## Required task:
Pull out every line of the material below that contains the word "jacket". Case counts, so a line matches only if its capitalization is the same.

## Records for processing:
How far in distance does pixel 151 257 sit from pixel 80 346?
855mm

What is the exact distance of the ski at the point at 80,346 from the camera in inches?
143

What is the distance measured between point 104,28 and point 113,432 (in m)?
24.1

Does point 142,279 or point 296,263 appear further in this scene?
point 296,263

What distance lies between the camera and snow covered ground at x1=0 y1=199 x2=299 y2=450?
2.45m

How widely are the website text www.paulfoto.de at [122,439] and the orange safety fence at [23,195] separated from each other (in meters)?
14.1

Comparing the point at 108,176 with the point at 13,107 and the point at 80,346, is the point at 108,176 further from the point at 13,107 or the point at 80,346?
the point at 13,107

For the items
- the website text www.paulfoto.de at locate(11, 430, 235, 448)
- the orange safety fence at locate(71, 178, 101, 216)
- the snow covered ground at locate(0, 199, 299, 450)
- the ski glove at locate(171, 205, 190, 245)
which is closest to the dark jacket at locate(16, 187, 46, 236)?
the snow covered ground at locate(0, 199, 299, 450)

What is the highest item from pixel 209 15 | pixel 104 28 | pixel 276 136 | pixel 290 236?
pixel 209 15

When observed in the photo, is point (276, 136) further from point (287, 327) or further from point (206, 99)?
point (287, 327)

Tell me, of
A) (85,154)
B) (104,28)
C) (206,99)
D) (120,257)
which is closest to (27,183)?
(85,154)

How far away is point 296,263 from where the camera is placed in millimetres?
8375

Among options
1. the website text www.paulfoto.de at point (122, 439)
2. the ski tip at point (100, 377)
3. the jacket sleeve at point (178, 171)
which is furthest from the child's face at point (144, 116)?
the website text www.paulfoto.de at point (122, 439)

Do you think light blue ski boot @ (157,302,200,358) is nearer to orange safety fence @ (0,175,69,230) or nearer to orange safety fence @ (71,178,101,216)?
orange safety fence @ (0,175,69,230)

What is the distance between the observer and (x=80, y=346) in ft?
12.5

...

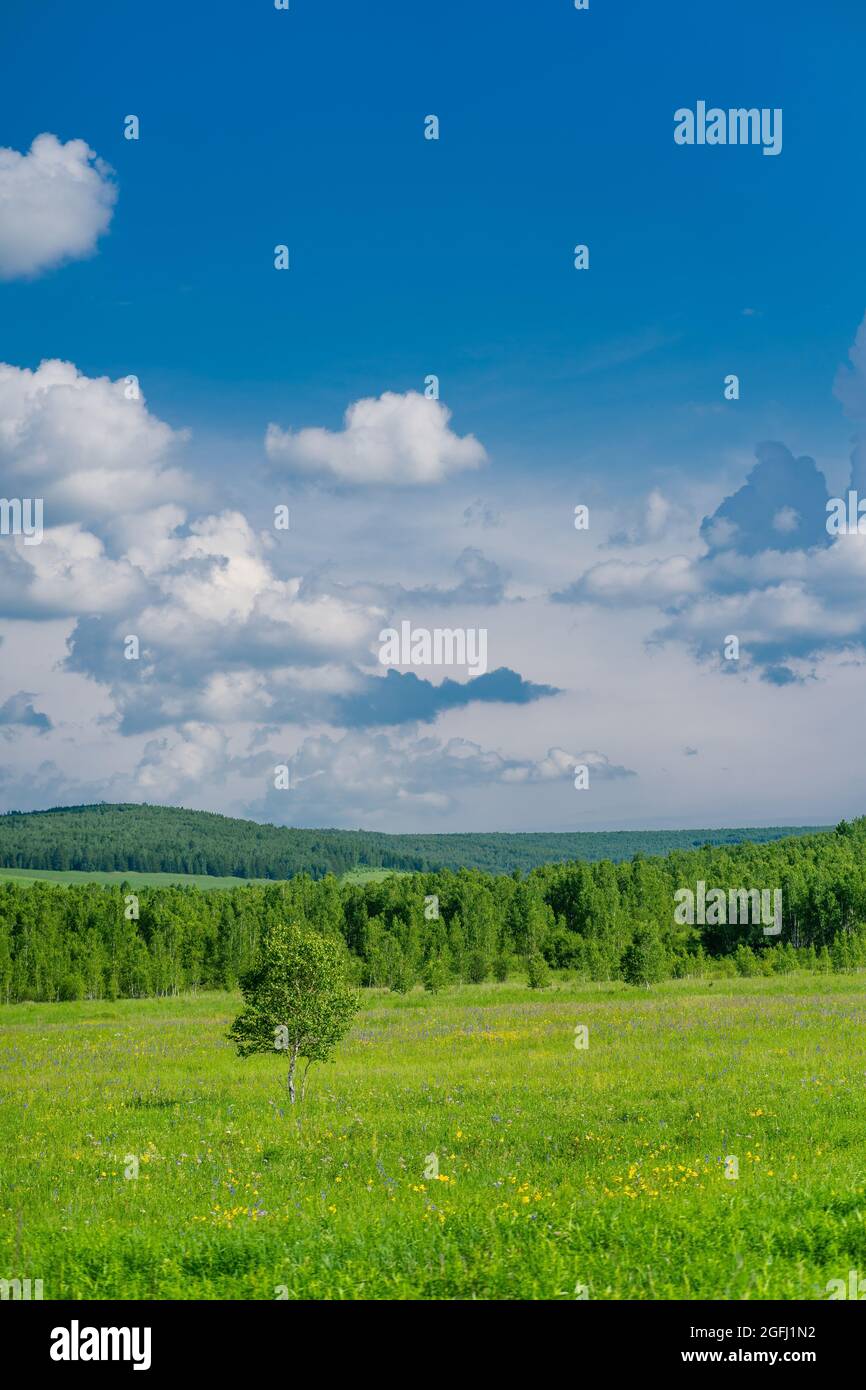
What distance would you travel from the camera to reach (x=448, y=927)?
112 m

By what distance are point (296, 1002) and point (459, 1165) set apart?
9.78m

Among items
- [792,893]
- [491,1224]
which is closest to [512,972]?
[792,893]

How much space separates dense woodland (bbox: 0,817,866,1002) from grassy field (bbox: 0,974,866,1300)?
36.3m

...

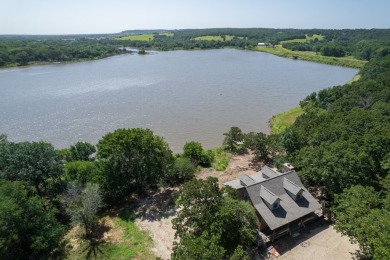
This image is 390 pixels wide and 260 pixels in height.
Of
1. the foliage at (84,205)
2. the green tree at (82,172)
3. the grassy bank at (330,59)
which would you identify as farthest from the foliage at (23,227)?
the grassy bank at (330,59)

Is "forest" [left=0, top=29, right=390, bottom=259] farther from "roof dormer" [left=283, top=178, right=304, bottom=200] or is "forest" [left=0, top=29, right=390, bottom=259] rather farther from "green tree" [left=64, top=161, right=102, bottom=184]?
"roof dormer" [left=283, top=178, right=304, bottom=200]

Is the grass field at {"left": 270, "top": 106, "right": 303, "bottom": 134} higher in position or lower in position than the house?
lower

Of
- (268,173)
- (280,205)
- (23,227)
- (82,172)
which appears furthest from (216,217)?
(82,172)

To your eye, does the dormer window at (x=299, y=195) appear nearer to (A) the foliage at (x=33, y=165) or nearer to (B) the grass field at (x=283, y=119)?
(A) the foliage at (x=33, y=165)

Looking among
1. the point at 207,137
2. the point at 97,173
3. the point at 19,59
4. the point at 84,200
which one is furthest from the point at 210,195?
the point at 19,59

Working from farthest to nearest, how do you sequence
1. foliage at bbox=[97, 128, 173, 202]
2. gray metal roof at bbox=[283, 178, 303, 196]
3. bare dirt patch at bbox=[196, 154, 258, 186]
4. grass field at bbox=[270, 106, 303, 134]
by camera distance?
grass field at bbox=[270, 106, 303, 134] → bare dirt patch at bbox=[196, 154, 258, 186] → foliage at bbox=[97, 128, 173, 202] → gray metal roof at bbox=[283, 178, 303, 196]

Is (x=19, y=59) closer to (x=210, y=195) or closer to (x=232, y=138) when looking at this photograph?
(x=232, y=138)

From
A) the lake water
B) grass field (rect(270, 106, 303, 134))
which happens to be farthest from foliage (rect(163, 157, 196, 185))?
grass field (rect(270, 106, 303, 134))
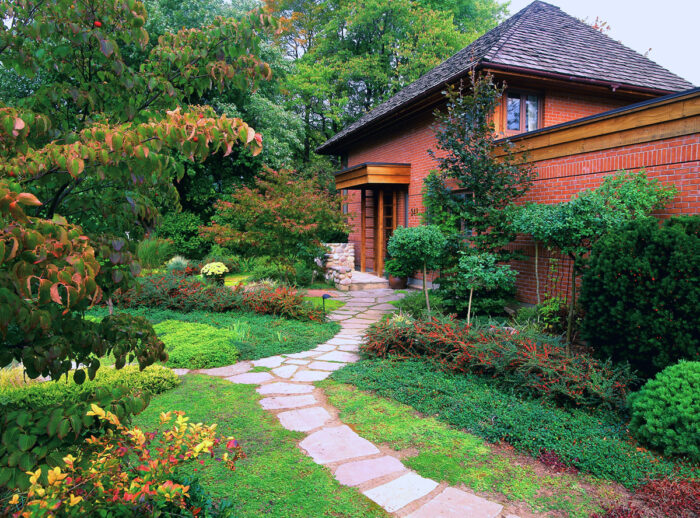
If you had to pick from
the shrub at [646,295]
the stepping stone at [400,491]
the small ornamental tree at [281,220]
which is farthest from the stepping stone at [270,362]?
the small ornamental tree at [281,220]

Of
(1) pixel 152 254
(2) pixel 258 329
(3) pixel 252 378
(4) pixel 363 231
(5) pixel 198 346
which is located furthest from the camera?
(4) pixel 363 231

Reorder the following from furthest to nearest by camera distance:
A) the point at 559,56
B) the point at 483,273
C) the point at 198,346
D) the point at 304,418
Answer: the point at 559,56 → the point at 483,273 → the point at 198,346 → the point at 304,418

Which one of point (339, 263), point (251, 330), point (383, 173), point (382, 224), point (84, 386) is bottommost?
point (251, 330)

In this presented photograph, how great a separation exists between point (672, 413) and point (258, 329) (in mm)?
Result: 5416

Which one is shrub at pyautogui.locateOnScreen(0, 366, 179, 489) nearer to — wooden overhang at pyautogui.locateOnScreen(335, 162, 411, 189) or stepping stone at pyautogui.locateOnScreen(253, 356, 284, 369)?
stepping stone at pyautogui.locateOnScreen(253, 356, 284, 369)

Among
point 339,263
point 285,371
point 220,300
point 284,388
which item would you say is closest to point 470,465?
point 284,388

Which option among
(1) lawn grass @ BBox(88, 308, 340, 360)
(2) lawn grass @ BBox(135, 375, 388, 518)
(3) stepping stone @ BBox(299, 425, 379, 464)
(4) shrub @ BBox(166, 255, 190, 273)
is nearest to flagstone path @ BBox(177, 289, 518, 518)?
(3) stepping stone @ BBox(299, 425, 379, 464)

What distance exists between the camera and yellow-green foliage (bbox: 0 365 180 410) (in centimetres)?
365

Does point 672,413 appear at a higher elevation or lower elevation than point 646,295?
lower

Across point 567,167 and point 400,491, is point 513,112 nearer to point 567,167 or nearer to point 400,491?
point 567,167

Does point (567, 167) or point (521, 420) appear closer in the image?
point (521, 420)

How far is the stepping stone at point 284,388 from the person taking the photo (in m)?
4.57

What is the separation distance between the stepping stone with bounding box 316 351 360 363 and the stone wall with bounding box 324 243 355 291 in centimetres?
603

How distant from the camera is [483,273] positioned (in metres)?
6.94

## Answer to the task:
which is closest to the dark jacket at locate(16, 187, 46, 236)?
3. the jacket sleeve at point (178, 171)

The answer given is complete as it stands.